Task requirements:
Every line below from the one containing "UTILIZAT PORSCHE PANAMERA" through the one containing "децаци Quiksilver 8-16" is to be printed exactly, with the pictures omitted.

Material shown:
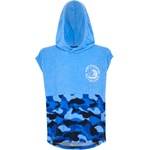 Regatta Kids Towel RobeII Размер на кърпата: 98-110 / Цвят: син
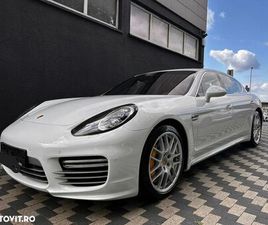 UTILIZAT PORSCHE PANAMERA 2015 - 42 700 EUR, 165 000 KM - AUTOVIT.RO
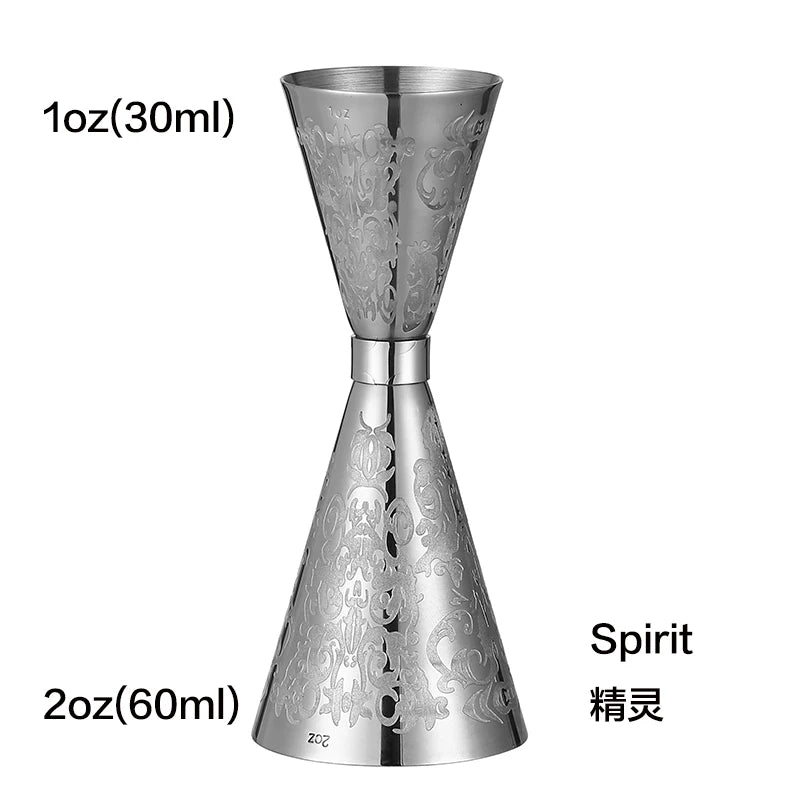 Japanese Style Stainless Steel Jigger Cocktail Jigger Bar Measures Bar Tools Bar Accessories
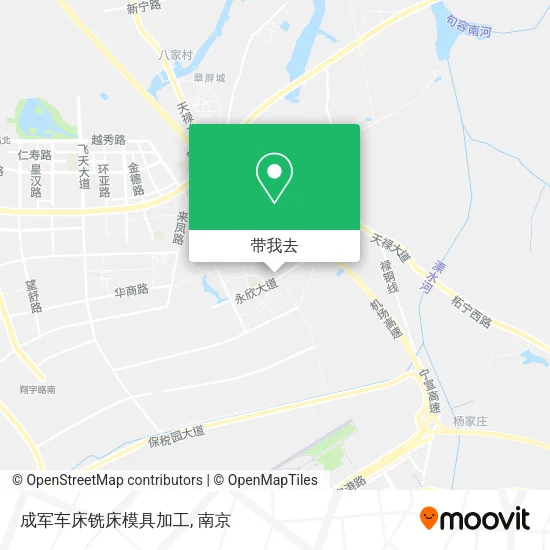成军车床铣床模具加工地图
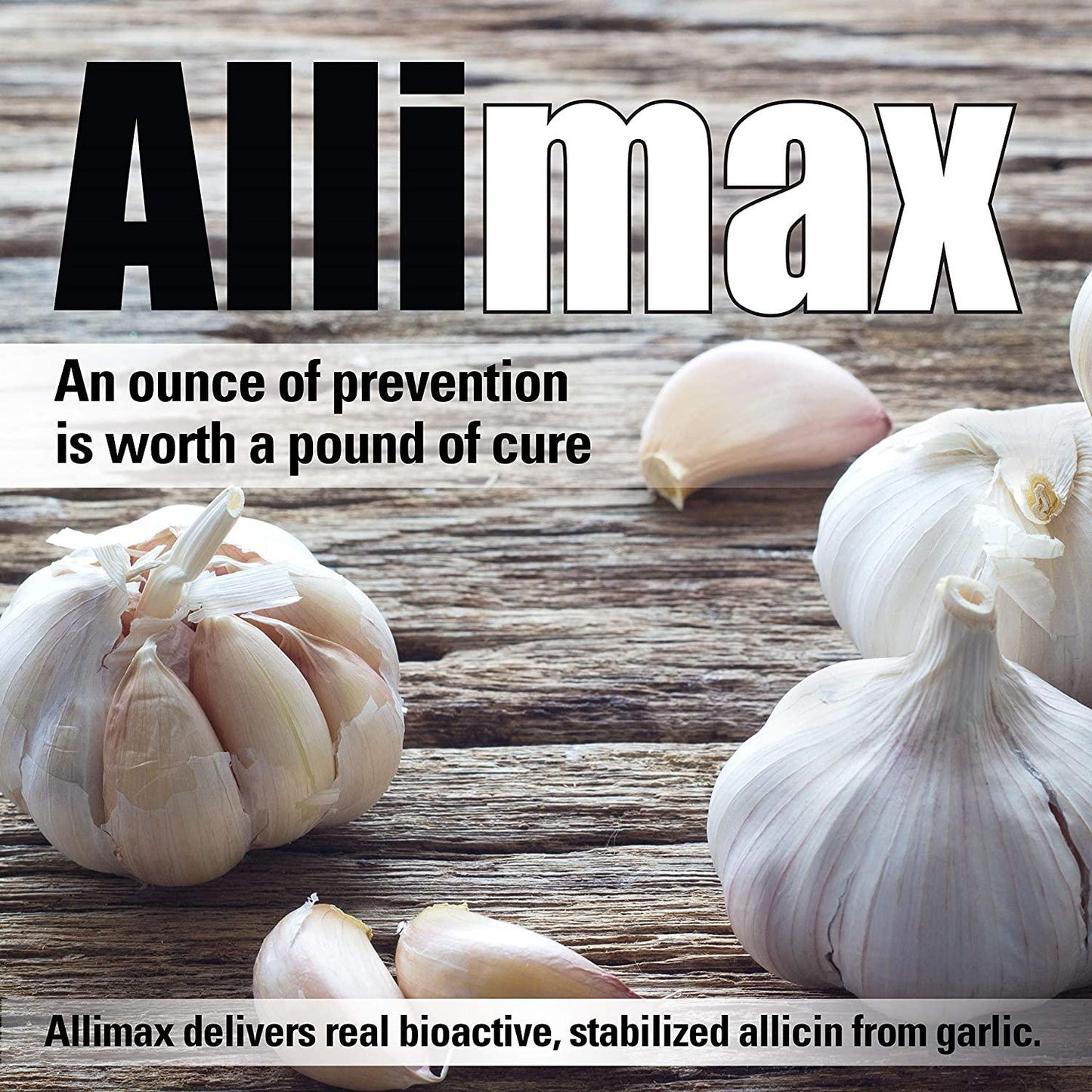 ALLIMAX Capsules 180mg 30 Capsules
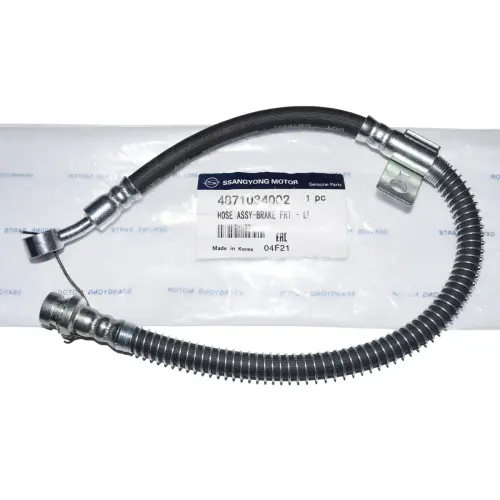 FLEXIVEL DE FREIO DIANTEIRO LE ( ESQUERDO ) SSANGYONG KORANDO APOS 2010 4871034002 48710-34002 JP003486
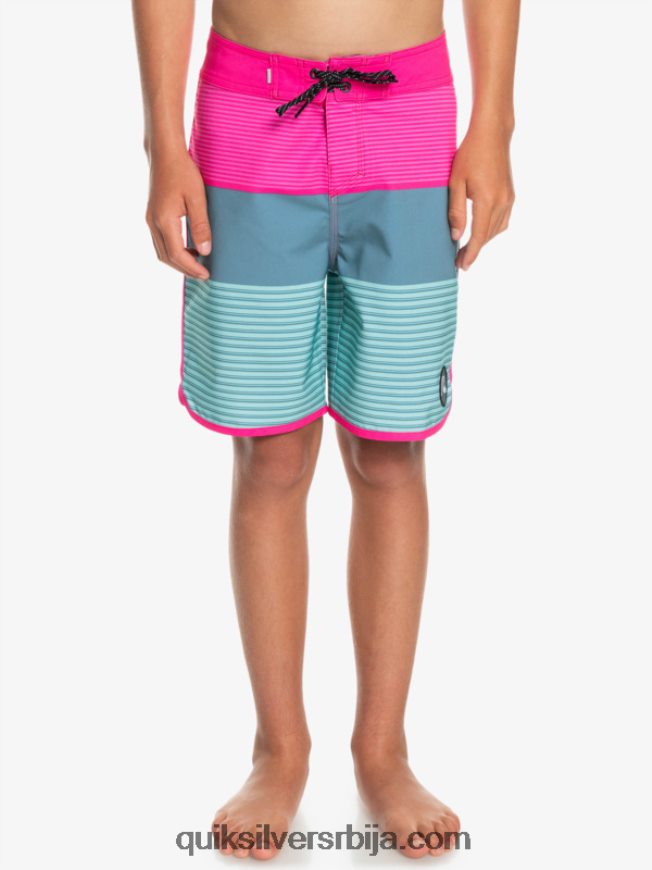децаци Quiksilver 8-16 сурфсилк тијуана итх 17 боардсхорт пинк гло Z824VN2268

---

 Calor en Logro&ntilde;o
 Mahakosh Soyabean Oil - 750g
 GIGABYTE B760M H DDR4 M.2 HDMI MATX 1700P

* * *

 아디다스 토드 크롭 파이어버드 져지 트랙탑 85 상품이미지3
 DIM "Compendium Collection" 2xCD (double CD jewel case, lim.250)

Result of this exercise:
 UTILIZAT PORSCHE PANAMERA 2015 - 42 700 EUR, 165 000 KM - AUTOVIT.RO
 Japanese Style Stainless Steel Jigger Cocktail Jigger Bar Measures Bar Tools Bar Accessories
成军车床铣床模具加工地图
 ALLIMAX Capsules 180mg 30 Capsules
 FLEXIVEL DE FREIO DIANTEIRO LE ( ESQUERDO ) SSANGYONG KORANDO APOS 2010 4871034002 48710-34002 JP003486
децаци Quiksilver 8-16 сурфсилк тијуана итх 17 боардсхорт пинк гло Z824VN2268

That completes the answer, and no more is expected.